I think the conceptual issues have largely been sorted out, it is mostly that it is much harder to deduce norecurse than it might seem like superficially.

Is annotating “known” libcall with “norecurse” something that is just “work in-progress”, or are we blocked because we may have a user-defined strlen for example?
What about intrinsics?

Is there a specific thread / email I can look at to read about what
the issues were?

-- Sanjoy

Hi,

On my phone right now but I’ll fish out the pertinent threads when I get to the office. Keyword searches for ‘norecurse’ on llvm-dev will probably get most of them.
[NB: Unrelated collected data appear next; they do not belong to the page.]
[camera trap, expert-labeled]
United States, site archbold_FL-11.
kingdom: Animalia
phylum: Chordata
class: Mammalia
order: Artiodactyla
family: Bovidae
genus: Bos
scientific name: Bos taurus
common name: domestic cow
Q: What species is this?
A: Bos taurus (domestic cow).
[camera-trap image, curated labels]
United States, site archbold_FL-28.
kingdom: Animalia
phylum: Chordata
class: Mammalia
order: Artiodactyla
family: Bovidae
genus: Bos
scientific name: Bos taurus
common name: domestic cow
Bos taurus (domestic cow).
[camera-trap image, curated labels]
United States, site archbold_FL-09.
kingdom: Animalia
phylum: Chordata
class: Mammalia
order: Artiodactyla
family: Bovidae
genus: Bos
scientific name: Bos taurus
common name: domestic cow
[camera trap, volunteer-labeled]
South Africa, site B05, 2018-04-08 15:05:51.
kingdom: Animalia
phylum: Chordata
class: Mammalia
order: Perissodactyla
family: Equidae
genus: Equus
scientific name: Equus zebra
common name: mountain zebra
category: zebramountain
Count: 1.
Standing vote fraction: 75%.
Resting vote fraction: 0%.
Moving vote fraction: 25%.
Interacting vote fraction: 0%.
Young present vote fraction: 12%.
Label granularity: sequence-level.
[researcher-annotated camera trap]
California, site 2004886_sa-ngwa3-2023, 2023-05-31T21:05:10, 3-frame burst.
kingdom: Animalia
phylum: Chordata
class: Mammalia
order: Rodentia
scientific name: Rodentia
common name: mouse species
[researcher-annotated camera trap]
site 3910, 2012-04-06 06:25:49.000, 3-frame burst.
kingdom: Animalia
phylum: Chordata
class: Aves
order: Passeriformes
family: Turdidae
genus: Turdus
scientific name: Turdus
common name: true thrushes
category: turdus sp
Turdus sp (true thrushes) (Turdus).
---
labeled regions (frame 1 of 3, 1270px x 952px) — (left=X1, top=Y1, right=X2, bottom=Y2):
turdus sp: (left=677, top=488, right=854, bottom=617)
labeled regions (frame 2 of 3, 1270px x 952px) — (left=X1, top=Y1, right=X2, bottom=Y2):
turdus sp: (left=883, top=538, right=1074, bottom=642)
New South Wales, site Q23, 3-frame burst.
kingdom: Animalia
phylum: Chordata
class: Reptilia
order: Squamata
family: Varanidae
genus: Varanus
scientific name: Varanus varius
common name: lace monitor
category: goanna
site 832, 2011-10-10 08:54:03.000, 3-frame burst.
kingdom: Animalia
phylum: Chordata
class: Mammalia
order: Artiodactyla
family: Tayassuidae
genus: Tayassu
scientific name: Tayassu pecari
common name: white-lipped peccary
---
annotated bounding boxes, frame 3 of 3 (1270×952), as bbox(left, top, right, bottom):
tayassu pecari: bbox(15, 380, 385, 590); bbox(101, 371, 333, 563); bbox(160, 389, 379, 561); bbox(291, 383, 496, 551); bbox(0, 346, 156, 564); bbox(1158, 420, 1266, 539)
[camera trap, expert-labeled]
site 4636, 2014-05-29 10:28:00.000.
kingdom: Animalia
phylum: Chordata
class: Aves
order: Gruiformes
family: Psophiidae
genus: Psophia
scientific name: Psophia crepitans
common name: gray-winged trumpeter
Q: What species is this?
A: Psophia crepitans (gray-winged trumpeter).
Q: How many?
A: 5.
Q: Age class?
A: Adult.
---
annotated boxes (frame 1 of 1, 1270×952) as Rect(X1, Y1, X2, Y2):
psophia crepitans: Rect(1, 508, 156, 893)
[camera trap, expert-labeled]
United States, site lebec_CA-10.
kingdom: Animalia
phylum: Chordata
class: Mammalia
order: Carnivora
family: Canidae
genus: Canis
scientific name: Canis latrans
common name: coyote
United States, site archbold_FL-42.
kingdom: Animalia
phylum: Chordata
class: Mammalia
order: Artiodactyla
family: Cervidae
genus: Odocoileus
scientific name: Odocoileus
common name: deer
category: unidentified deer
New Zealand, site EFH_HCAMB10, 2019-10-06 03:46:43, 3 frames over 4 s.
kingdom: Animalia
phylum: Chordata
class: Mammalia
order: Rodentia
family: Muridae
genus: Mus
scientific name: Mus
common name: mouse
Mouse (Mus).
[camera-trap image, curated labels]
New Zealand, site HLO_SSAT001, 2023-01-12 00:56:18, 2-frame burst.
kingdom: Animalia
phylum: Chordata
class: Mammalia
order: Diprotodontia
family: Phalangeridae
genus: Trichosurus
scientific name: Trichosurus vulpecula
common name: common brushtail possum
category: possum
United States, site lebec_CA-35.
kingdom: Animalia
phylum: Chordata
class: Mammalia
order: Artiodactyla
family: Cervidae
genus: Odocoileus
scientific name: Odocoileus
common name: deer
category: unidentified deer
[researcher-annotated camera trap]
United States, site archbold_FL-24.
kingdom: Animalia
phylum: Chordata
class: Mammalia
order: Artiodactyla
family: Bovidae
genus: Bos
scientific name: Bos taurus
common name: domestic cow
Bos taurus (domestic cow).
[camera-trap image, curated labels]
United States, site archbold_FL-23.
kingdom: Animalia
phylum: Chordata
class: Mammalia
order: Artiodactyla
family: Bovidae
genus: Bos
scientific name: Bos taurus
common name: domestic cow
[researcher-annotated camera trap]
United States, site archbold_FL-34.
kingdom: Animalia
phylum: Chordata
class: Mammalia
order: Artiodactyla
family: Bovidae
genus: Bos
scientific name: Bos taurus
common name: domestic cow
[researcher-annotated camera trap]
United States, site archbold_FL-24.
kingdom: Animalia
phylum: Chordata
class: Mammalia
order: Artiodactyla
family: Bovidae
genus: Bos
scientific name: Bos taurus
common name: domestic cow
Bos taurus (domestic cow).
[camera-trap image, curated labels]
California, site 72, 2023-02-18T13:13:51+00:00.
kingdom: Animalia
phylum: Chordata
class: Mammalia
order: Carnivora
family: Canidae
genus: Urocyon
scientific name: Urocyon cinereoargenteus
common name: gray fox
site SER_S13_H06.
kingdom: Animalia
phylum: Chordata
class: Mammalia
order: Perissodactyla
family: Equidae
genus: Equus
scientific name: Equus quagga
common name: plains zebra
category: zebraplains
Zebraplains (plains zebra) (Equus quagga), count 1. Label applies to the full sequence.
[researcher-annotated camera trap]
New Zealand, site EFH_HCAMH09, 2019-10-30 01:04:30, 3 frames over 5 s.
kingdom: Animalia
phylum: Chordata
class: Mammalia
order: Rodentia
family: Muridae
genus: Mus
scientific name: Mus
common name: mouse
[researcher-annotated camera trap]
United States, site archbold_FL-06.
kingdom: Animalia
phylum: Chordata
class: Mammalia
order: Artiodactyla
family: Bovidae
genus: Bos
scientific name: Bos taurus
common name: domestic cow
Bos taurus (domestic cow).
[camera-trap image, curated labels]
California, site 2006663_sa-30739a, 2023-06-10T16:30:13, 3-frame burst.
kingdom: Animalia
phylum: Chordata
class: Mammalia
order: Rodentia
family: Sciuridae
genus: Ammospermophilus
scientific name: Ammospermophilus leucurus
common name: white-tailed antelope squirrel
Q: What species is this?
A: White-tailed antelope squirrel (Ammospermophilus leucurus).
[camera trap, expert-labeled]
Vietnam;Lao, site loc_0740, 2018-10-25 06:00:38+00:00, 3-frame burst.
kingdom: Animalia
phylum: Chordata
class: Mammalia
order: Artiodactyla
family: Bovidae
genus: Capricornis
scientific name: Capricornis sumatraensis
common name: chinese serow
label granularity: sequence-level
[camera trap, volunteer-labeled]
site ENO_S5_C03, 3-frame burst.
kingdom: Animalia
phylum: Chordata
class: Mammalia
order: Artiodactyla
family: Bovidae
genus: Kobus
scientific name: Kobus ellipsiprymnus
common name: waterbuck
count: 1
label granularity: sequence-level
Indeed, this correctness improvement caused a performance regression on some programs. There is a way to revert to the old, broken behaviour: ‘-mllvm -force-attribute=main:norecurse’. Given how many people run old C code that rely on this property I wouldn’t be against adding an appropriate frontend option for this either, but I am not a clang Dev so they might object more :slight_smile:

Many library functions can be implemented in a recursive fashion. The issue is the same as we’ve had elsewhere in LLVM- is there a defined visibility boundary between user and library code? The same problem can be seen in the Malloc attribute annotations (I forget the attribute name) that Vaiva created - having one arbitrary visibility barrier breaks down when libraries are LTOd (bare metal or OpenCl systems being examples)

Norecurse as a concept is a trade off between ease of inference and ease of definition. Norecurse is indeed hard for the compiler to infer, but the definition is precise.

There may be other, superior options - suggestions welcome! :slight_smile:

Cheers,

James

By adding the attributes only on libcalls declarations only, you solve most of the issues: if you’re in the translation unit that exposes the internal implementation of malloc you won’t have the attribute (we could imagine that one would implement “strlen” split in multiple files, but that’s quite unlikely).

That could work!

But the bigger problem (that I’ve just remembered) is hooks and callbacks. If a function can either exit, abort or Malloc it could call back into user code.

That said, those functions (strtok etc) are a smaller subset of the library.

James

Hi Mehdi,

You are right – modifying the Function Attributes pass to mark “main” as norecurse would break the C standard (unless it has a similar statement regarding “main” that the C++ standard has – I cannot find it), so that’s a no-go. Looks like there was an attempt to bypass library calls in the Function Attributes pass for the purpose of detecting norecurse functions: http://reviews.llvm.org/D14769. I’ll look for other threads on this topic.

Thanks,

Sanjin

The only problem we ran into is that many library functions cannot be deduced as norecurse.

I think to deduce ‘main’ as norecurse you would need to have language specific knowledge, but the way the frontend could encode that knowledge would be to annotate main with the norecurse attribute directly. ;] So that seems to obviate the need to deduce anything for library functions.